Nel caso era stato acclarato, che l’amministratore avesse utilizzato la società al fine esclusivo di porre in essere una frode, consistente nell’acquisto di autovetture in Germania e nella rivendita delle stesse, omettendo il versamento dell’Iva e beneficiando direttamente dei proventi di tale attività illecita. In altri termini, la società, irregolarmente costituita, è stato lo strumento attraverso il quale si è esplicata l’attività criminosa facente capo all’amministratore di fatto, il quale è stato ritenuto direttamente responsabile delle imposte non versate dalla società e, quindi, come tale, destinatario anch’egli del medesimo avviso di accertamento emesso nei confronti della società, con relativa irrogazione delle sanzioni.

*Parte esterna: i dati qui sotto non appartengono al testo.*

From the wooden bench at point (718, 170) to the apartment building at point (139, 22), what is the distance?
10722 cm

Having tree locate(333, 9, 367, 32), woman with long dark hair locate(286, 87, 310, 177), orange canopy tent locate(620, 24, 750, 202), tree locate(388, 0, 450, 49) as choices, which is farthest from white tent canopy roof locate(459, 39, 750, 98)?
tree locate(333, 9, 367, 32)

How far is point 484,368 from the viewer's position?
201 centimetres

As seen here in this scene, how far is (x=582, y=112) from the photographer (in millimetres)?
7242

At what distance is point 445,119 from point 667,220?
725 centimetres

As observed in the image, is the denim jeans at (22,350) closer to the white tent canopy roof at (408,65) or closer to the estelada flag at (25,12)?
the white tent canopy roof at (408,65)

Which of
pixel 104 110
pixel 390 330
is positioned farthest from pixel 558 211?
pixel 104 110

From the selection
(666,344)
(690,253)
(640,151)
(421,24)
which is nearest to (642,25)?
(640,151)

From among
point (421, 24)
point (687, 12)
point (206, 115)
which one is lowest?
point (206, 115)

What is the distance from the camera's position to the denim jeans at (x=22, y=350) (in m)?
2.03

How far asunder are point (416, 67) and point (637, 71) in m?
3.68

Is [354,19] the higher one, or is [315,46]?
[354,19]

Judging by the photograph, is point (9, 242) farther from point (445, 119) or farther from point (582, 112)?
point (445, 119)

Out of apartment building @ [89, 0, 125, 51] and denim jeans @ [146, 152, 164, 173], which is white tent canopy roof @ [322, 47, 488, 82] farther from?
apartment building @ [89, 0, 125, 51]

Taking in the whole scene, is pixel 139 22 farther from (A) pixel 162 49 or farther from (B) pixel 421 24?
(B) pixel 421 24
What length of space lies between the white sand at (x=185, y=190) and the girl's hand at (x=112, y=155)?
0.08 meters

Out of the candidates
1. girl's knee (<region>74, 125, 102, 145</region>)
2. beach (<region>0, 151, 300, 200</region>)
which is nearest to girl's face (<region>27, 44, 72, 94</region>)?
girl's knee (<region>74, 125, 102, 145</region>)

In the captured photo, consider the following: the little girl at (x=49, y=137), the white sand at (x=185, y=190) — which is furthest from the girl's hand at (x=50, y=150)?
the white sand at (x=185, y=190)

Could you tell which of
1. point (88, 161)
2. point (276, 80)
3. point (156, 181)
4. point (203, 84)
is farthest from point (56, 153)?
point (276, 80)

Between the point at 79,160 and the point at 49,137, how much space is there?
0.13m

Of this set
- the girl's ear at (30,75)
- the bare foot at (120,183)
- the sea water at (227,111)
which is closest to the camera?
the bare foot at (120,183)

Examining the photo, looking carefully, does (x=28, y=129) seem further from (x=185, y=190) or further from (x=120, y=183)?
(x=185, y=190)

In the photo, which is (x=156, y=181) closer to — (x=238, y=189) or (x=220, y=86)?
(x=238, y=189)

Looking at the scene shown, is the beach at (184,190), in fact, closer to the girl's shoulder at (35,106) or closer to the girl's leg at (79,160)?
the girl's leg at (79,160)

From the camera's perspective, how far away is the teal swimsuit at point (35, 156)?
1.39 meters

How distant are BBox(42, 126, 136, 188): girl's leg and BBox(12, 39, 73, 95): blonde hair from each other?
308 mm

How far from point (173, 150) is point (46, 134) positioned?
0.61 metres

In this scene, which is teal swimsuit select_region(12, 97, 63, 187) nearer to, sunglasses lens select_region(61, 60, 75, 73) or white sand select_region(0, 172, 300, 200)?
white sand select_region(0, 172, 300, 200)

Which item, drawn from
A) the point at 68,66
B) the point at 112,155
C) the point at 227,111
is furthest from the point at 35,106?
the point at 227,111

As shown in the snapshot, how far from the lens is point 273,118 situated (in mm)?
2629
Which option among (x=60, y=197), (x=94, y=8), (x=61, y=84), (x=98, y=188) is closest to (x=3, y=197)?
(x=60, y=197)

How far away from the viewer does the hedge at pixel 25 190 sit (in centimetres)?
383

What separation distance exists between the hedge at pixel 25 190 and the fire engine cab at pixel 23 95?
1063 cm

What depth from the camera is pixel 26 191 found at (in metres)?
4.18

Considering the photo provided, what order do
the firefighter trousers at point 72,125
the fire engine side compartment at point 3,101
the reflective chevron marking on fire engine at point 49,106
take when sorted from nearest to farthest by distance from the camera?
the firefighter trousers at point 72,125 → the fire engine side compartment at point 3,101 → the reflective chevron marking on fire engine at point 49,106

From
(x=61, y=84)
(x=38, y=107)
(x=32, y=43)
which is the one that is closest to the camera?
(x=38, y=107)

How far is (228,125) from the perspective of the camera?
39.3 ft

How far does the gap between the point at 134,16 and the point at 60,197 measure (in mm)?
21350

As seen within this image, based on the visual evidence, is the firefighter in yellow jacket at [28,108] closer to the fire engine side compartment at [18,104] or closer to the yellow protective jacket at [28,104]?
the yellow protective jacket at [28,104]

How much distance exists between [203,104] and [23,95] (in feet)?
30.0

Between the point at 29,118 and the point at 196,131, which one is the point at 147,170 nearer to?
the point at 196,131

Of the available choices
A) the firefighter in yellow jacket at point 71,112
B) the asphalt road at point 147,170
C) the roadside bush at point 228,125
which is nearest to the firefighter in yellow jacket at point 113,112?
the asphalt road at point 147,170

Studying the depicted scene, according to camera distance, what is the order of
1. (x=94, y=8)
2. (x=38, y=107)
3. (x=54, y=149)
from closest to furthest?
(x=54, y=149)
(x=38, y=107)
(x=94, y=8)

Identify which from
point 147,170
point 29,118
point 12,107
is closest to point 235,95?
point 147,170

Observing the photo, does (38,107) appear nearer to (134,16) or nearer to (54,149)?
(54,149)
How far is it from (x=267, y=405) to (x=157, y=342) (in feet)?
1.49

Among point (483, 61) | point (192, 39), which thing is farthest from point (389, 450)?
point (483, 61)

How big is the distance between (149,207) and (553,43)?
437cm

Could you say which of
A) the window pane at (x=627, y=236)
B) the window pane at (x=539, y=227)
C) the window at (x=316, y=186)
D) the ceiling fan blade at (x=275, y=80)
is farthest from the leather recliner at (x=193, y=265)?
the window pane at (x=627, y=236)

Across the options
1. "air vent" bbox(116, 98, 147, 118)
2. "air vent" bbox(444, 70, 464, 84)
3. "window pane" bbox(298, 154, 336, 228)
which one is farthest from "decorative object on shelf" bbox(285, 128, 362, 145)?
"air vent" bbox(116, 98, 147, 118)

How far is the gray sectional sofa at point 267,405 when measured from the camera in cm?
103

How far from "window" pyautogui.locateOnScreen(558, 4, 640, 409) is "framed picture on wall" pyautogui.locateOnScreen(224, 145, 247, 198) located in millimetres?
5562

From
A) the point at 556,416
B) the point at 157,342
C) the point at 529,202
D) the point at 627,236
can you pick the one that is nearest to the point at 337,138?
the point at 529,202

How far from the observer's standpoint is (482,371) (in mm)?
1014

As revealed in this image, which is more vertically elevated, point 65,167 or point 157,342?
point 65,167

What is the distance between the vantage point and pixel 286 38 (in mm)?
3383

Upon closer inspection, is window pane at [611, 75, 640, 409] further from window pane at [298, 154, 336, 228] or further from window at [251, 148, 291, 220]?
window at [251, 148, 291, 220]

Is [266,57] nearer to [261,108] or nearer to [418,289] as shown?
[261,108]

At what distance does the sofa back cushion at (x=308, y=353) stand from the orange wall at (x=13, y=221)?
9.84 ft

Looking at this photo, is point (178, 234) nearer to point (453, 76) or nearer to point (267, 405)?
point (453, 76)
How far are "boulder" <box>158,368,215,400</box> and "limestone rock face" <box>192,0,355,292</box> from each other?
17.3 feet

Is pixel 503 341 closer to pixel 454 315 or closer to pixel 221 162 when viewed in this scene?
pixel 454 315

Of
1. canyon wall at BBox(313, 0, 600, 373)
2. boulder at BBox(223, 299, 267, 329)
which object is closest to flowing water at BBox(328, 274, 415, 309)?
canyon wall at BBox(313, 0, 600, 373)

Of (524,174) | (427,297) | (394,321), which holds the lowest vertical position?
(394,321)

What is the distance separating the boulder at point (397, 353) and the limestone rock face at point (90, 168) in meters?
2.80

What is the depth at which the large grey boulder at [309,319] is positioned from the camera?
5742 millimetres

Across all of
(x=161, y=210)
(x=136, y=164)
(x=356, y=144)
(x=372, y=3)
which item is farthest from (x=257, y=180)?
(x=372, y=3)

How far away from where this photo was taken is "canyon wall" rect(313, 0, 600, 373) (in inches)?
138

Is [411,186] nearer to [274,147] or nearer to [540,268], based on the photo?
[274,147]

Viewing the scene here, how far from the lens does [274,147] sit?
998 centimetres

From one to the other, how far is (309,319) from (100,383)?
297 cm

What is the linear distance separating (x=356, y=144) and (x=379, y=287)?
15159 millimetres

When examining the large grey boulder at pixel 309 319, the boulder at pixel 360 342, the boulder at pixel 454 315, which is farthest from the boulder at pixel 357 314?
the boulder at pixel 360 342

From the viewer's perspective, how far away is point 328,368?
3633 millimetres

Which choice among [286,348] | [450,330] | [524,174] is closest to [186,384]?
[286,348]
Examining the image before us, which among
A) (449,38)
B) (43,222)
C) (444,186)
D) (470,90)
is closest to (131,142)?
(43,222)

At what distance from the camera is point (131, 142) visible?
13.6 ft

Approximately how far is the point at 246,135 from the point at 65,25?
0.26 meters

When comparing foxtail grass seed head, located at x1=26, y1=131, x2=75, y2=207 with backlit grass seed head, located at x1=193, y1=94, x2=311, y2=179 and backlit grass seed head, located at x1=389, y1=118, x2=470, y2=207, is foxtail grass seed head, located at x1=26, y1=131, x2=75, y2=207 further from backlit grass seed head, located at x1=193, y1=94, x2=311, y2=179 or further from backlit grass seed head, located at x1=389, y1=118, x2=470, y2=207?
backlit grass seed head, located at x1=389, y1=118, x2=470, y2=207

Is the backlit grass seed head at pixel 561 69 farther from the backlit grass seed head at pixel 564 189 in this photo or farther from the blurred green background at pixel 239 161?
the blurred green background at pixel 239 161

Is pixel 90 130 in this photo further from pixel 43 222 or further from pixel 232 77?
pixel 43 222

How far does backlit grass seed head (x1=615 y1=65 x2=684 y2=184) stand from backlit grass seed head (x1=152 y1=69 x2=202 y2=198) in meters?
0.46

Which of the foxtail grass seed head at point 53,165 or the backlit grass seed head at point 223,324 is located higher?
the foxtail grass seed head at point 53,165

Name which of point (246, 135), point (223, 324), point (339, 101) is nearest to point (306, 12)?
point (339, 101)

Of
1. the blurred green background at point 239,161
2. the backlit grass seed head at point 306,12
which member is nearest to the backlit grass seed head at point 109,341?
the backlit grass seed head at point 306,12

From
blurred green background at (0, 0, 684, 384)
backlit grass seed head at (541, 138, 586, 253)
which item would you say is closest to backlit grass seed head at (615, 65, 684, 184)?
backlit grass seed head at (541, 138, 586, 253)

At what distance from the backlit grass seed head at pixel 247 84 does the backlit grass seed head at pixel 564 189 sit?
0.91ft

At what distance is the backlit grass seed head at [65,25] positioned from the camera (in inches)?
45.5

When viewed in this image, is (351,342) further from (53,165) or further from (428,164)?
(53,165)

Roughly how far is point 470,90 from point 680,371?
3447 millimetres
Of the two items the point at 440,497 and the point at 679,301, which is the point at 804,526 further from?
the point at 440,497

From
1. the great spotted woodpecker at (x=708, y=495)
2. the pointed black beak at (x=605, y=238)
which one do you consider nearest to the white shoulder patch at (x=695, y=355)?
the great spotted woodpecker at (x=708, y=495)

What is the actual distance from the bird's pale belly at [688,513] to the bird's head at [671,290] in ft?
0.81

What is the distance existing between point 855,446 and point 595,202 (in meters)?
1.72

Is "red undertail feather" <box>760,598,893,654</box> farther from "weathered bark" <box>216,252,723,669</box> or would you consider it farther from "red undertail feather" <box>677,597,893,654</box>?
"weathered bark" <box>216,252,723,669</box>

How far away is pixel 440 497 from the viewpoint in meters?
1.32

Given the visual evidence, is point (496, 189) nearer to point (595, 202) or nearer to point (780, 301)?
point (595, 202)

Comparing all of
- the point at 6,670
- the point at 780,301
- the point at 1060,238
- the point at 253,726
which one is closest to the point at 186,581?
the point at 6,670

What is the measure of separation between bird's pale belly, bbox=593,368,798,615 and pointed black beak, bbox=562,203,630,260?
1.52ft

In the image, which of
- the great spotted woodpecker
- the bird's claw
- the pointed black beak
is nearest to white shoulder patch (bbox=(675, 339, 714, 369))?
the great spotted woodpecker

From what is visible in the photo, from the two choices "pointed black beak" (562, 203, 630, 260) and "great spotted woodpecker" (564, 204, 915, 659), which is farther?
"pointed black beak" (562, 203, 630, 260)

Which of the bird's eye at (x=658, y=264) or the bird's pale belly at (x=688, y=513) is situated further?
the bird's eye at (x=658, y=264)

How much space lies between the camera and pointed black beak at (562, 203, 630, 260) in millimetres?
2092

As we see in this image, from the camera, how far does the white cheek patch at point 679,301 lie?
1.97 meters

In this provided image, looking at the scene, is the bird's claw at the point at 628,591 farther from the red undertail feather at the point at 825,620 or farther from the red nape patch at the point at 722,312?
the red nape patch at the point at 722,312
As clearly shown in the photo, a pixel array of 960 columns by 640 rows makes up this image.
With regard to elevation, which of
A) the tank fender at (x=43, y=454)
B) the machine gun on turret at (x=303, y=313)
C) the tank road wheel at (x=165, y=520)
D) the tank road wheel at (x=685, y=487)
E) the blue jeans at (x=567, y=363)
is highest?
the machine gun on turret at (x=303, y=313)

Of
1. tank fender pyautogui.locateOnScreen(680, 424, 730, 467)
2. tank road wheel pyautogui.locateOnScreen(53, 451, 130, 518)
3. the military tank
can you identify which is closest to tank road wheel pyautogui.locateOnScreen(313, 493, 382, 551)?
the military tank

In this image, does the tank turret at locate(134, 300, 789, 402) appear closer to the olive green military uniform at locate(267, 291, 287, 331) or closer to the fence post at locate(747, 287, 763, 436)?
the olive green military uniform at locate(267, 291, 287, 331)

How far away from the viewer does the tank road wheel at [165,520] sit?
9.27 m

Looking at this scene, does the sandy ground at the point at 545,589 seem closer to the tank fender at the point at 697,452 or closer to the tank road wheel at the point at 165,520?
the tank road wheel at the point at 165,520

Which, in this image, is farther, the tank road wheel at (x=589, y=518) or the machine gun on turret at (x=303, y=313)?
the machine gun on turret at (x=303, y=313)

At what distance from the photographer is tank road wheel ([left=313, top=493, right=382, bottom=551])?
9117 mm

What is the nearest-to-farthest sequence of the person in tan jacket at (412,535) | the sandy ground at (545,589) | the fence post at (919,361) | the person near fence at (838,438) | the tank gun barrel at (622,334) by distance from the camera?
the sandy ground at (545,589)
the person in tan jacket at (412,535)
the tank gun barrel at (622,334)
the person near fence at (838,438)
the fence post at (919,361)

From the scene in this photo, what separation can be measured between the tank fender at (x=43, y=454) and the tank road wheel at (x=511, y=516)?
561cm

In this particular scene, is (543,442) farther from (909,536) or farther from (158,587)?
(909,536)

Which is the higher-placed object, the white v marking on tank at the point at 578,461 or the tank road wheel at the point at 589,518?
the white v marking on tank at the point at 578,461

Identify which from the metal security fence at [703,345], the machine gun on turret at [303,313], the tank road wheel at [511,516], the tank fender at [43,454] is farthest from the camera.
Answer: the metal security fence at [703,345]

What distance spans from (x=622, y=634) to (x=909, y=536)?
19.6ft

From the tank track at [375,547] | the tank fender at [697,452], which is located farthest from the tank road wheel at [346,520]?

L’amministratore di fatto ha impugnato l’atto impositivo, lamentando violazione dell'articolo 7 del Dl n. 269/2003, il quale stabilisce che le sanzioni amministrative, relative al rapporto fiscale proprio di enti e società provviste di personalità giuridica, sono esclusivamente a carico della persona giuridica e non sono applicabili agli amministratori o ai rappresentanti.

Il ricorso proposto dal contribuente è stato respinto in entrambi i primi gradi di giudizio. Avverso la sentenza della Ctr, il contribuente ha, quindi, proposto ricorso per cassazione, evidenziando di essere soggetto giuridicamente distinto dalla società di capitali, con la conseguente illegittimità dell’imputazione dei redditi formalmente prodotti dall’ente e delle relative imposte e sanzioni.

La Corte di cassazione ha ritenuto infondato il motivo di doglianza e ha rigettato il ricorso, con condanna alle spese.

La decisione
La Corte suprema torna a esprimersi sul tema della responsabilità delle sanzioni amministrative tributarie in caso di rapporti fiscali facenti capo a società di capitali, artificiosamente costituite a fini illeciti, fornendo importanti indicazioni anche sul lato sostanziale.

Al riguardo, l’articolo 9, comma 1, del Dlgs n. 472/1997, sancisce il principio generale per cui, nei casi in cui una violazione sostanziale, incidente sulla determinazione o sul pagamento del tributo, è commessa “dal rappresentante o dall'amministratore, anche di fatto, di società, associazione od ente, con o senza personalità giuridica, nell'esercizio delle sue funzioni o incombenze, la persona fisica, la società, l'associazione o l'ente nell'interesse dei quali ha agito l'autore della violazione sono obbligati solidalmente al pagamento di una somma pari alla sanzione irrogata, salvo il diritto di regresso”. A tale norma è succeduto l’articolo 7 del Dl n. 269/2003, il quale, come anticipato, sancisce, al primo comma, che “le sanzioni amministrative relative al rapporto fiscale proprio di società o enti con personalità giuridica sono esclusivamente a carico della persona giuridica.” Pertanto, dopo l’entrata in vigore del citato articolo 7, le sanzioni amministrative relative al rapporto tributario proprio di società o enti con personalità giuridica, sono esclusivamente a carico della persona giuridica, anche quando, almeno in linea di principio, l’entità sia gestita da un amministratore di fatto. Si deve pertanto escludere il concorso tra società e amministratore di fatto perché l’articolo 9 del Dlgs n. 472/1997 è stato superato dalla norma del 2003. che prevede espressamente l’applicabilità delle disposizioni del decreto del 1997, “ma solo in quanto compatibili”.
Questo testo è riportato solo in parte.